> [Work to complete] From the records below, find each line with the string "differs" and copy it.

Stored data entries

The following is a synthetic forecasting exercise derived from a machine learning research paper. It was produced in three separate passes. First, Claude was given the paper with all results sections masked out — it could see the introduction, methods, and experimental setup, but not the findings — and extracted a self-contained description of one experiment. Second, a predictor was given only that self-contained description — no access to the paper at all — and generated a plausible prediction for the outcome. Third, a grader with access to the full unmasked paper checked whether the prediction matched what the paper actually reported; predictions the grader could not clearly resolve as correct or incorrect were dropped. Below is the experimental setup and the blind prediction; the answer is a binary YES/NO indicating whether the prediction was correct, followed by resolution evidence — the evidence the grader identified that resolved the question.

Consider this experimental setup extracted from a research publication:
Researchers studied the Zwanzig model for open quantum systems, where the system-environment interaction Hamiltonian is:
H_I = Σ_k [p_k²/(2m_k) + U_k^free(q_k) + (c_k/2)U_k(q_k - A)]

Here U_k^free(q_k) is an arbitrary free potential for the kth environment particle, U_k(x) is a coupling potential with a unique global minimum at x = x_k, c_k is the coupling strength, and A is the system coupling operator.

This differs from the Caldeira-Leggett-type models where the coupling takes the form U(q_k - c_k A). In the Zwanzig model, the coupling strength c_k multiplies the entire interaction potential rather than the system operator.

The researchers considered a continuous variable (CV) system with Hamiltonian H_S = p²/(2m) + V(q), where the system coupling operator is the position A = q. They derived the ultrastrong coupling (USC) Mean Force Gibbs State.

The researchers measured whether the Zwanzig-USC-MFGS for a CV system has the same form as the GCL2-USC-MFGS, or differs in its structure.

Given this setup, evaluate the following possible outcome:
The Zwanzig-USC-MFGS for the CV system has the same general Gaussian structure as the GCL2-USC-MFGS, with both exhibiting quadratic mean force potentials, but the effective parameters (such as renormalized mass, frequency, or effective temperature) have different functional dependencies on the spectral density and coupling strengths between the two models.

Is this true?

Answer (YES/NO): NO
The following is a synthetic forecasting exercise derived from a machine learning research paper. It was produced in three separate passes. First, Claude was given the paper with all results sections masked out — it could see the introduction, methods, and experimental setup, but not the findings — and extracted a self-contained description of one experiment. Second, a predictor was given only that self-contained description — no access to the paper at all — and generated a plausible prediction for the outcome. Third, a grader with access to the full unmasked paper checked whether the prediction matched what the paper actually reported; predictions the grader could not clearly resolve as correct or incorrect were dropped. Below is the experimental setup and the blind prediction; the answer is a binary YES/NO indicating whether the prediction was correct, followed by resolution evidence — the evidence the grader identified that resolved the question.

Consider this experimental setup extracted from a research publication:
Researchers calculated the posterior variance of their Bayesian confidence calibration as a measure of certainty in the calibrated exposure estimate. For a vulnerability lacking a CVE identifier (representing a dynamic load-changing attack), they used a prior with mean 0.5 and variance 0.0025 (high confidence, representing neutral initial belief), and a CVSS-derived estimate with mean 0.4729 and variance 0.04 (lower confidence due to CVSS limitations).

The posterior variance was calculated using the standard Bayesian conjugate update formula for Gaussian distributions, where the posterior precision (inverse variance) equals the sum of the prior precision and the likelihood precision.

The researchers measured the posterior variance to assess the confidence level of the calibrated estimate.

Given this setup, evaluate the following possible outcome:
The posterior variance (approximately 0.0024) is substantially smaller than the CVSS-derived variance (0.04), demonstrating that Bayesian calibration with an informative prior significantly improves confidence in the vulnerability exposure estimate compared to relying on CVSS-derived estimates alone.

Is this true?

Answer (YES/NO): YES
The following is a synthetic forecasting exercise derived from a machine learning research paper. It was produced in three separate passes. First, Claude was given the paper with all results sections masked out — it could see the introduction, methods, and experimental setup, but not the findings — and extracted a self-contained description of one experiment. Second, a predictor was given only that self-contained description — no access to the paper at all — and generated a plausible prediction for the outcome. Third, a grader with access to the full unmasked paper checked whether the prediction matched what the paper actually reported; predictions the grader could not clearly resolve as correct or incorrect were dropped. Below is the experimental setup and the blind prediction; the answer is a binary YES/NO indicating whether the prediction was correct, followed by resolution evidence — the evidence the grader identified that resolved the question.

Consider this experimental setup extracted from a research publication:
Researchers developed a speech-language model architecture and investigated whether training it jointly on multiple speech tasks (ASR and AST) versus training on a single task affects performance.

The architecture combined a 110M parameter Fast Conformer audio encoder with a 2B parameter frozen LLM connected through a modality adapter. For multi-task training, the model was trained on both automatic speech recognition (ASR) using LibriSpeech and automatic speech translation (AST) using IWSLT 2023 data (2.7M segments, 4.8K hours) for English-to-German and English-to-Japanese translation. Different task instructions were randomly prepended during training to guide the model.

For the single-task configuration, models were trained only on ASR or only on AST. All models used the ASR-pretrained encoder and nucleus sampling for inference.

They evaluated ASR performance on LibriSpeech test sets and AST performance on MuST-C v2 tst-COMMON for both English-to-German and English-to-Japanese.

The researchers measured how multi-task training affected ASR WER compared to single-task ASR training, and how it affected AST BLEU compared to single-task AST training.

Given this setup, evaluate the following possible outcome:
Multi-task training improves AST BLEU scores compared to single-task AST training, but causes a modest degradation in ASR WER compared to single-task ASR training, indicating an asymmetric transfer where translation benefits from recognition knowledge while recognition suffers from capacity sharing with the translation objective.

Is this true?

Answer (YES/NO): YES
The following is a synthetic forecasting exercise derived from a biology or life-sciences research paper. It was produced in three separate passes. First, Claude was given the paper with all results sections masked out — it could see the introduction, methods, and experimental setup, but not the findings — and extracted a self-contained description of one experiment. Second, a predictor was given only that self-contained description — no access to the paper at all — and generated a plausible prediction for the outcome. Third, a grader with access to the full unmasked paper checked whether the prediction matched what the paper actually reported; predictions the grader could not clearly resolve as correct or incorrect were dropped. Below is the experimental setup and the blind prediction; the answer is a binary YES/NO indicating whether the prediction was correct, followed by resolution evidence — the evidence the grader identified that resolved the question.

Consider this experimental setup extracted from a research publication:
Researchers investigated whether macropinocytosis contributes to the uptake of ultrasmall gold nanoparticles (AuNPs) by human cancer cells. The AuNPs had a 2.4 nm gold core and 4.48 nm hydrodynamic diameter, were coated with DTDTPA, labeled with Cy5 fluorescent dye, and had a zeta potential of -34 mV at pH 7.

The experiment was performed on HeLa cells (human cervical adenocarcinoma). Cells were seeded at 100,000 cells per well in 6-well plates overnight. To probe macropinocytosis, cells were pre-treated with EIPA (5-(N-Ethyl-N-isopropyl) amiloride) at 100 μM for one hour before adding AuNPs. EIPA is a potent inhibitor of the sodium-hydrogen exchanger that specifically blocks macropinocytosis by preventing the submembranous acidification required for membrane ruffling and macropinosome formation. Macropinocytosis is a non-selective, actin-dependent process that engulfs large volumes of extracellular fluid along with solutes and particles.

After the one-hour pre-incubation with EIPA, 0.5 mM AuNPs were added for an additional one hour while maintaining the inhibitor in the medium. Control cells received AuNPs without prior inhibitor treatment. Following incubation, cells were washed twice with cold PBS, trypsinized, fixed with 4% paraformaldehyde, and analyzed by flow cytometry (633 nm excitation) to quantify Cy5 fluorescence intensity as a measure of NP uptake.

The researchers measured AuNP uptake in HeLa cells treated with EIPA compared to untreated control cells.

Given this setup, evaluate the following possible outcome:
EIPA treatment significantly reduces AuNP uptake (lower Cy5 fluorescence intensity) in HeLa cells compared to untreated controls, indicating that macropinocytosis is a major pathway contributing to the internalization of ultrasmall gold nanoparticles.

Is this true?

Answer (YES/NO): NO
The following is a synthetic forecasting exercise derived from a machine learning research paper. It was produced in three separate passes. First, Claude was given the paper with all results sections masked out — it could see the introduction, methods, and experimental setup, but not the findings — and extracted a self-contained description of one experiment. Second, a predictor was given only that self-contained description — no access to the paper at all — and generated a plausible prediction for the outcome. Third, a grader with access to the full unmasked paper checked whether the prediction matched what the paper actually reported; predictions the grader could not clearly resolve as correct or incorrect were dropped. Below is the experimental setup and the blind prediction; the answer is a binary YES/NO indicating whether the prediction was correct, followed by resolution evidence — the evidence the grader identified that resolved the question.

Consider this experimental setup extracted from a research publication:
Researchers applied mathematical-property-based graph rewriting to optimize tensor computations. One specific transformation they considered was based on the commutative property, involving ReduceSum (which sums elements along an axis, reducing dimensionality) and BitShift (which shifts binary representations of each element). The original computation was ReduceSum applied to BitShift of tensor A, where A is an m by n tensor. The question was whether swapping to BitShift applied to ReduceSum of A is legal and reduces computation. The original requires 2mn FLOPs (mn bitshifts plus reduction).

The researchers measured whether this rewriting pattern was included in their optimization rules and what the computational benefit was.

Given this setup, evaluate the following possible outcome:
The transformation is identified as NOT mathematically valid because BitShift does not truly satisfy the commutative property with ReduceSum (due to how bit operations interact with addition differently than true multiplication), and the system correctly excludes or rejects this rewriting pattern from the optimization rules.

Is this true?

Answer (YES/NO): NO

> [Answer to this task]
This differs from the Caldeira-Leggett-type models where the coupling takes the form U(q_k - c_k A). In the Zwanzig model, the coupling strength c_k multiplies the entire interaction potential rather than the system operator.
The researchers measured whether the Zwanzig-USC-MFGS for a CV system has the same form as the GCL2-USC-MFGS, or differs in its structure.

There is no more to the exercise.